# Extrait du document
▬▬▬
Périodiquement, je m’applique ce que je prêche à mes étudiants, et je fais un tour d’horizon bibliographique sur les sujets qui m’intéressent. Je ne résiste pas au plaisir de parler de ma dernière trouvaille, un article assez spectaculaire publié dans cultural geographies.
Dans son article, « Transnatural ethics: revisiting the nuclear cleanup of Rocky Flats, CO, through the queer ecology of Nuclia Waste« , Shiloh Krupar propose une manoeuvre théorique audacieuse. Elle consiste à utiliser un personnage de comédie ‘camp’ (une drag queen ‘radioactive’) comme ressource théorique pour critiquer, mettre en question, le discours dominant de la remédiation environnementale face à la contamination nucléaire. La première partie de l’article fait une très bonne étude de cas de la dépollution du site de Rocky Flats (CO), où était extrait le plutonium militaire américain. Une fois la fermeture du site acquise, le gouvernement américain a financé une dépollution relativement modeste, puis a transformé le site en espace naturel protégé pour limiter l’interaction avec les humains. Le discours utilisé vante le ‘retour à la nature’, la profusion de la vie, la beauté des paysages. Les pratiques des travailleurs, la mémoire des lieux sont repoussées dans l’ombre, alors même que nombre d’entre eux subissent les effets délétères de l’exposition aux radionucléides. Si la mémoire collective s’efface, la contamination des corps et des environnements persiste. C’est là que Nuclia Waste (photo+lien) intervient.
▬▬▬
(Données stockées)
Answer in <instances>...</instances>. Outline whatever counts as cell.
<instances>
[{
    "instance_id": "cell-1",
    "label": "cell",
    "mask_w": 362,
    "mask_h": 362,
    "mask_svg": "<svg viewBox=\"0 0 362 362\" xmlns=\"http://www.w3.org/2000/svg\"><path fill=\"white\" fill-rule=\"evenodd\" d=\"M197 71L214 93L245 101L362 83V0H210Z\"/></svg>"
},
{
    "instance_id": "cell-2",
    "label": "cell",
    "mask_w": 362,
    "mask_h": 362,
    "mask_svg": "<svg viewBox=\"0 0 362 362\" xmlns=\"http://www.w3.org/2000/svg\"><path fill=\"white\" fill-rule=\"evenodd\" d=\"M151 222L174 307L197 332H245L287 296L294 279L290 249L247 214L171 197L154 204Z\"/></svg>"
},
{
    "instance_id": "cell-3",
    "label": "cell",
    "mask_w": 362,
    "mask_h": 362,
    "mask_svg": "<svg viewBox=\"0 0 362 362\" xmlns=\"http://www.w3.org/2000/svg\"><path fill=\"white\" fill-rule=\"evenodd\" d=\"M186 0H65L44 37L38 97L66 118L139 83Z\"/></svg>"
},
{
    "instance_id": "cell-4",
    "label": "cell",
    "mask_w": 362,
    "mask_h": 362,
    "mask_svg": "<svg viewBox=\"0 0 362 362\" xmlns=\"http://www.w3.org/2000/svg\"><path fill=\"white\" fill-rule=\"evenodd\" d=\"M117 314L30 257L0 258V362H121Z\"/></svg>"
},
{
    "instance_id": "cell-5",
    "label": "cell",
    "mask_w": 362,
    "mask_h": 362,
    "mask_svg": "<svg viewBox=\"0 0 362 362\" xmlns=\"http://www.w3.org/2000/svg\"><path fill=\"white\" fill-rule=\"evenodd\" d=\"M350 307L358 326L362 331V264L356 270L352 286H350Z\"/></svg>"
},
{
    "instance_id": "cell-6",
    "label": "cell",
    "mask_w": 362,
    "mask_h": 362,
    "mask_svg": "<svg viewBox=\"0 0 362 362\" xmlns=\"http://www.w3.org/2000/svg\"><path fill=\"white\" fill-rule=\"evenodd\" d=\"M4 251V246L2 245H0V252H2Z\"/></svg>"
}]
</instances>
▬▬▬
# Consigne 1
Selon le texte sur Rocky Flats, en quoi le gouvernement américain a-t-il transformé le site après une dépollution relativement modeste ?
# Consigne 2
Recopiez fidèlement le passage du texte sur Rocky Flats qui va de « Périodiquement, je m’applique » jusqu'à « dans cultural geographies. ».

# Réponse rédigée 1
En espace naturel protégé, pour limiter l'interaction avec les humains.

# Réponse rédigée 2
Périodiquement, je m’applique ce que je prêche à mes étudiants, et je fais un tour d’horizon bibliographique sur les sujets qui m’intéressent. Je ne résiste pas au plaisir de parler de ma dernière trouvaille, un article assez spectaculaire publié dans cultural geographies.